● MATERIAL TO PROCESS:
######
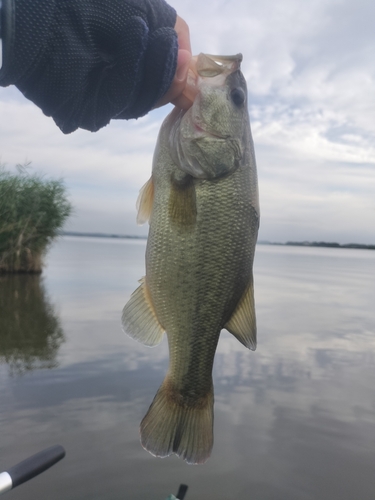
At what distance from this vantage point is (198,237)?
2.38 meters

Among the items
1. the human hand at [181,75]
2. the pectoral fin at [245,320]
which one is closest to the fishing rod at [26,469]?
the pectoral fin at [245,320]

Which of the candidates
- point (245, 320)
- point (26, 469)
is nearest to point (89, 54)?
point (245, 320)

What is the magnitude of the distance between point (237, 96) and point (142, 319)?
4.37 ft

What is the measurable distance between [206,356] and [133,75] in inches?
61.4

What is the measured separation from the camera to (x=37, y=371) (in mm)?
9562

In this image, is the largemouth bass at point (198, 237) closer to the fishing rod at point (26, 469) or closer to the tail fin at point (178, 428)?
the tail fin at point (178, 428)

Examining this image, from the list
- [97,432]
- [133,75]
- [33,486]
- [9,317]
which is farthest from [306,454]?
[9,317]

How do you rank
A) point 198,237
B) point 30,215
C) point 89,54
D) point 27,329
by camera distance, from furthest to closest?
point 30,215 → point 27,329 → point 198,237 → point 89,54

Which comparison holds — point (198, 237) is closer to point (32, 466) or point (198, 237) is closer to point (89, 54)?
point (89, 54)

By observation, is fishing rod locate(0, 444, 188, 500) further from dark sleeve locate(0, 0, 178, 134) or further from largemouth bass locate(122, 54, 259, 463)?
dark sleeve locate(0, 0, 178, 134)

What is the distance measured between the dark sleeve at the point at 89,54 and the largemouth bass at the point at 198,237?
0.33m

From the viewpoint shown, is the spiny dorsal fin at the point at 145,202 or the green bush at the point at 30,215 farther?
the green bush at the point at 30,215

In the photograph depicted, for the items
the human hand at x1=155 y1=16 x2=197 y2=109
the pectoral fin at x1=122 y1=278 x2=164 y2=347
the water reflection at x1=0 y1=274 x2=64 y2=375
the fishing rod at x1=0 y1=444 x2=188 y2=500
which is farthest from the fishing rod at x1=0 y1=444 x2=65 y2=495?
the water reflection at x1=0 y1=274 x2=64 y2=375

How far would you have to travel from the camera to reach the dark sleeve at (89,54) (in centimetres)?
191
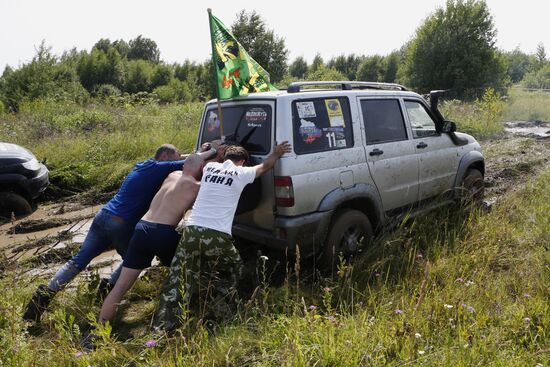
######
● CHALLENGE: Please rewrite all of the records above, changing "fishing rod" to "casting rod" wherever it appears and keeping everything else the same. Leave the pictures out.

● EXERCISE RESPONSE:
At what distance from this vantage point is (198,237)?
2.38 meters

Among the items
1. the human hand at [181,75]
2. the pectoral fin at [245,320]
which one is closest to the casting rod at [26,469]?
the pectoral fin at [245,320]

Which of the candidates
- point (245, 320)
- point (26, 469)
is nearest to point (89, 54)?
point (245, 320)

What is the magnitude of the distance between point (237, 96) and point (142, 319)?
4.37 ft

What is the measurable distance between [206,356] and [133,75] in inches?
61.4

What is the measured separation from the camera to (x=37, y=371) (in mm)?
9562

In this image, is the largemouth bass at point (198, 237) closer to the casting rod at point (26, 469) or closer to the tail fin at point (178, 428)?
the tail fin at point (178, 428)

Examining this image, from the list
- [97,432]
- [133,75]
- [33,486]
- [9,317]
which is farthest from [306,454]?
[9,317]

How do you rank
A) point 198,237
B) point 30,215
C) point 89,54
D) point 27,329
by camera distance, from furthest to closest?
point 30,215 → point 27,329 → point 198,237 → point 89,54

Which comparison holds — point (198, 237) is closer to point (32, 466) or point (198, 237) is closer to point (89, 54)?
point (89, 54)

By observation, is casting rod locate(0, 444, 188, 500) further from dark sleeve locate(0, 0, 178, 134) or further from largemouth bass locate(122, 54, 259, 463)?
dark sleeve locate(0, 0, 178, 134)

What is the distance measured between the dark sleeve at the point at 89,54 and the largemouth bass at the point at 198,237?
0.33m

From the viewpoint shown, is the spiny dorsal fin at the point at 145,202 or the green bush at the point at 30,215 farther?
the green bush at the point at 30,215

In the photograph depicted, for the items
the human hand at x1=155 y1=16 x2=197 y2=109
the pectoral fin at x1=122 y1=278 x2=164 y2=347
the water reflection at x1=0 y1=274 x2=64 y2=375
the casting rod at x1=0 y1=444 x2=188 y2=500
which is farthest from the casting rod at x1=0 y1=444 x2=65 y2=495?
the water reflection at x1=0 y1=274 x2=64 y2=375

How far would you have to travel from the camera to reach the dark sleeve at (89,54) (in centimetres)?
191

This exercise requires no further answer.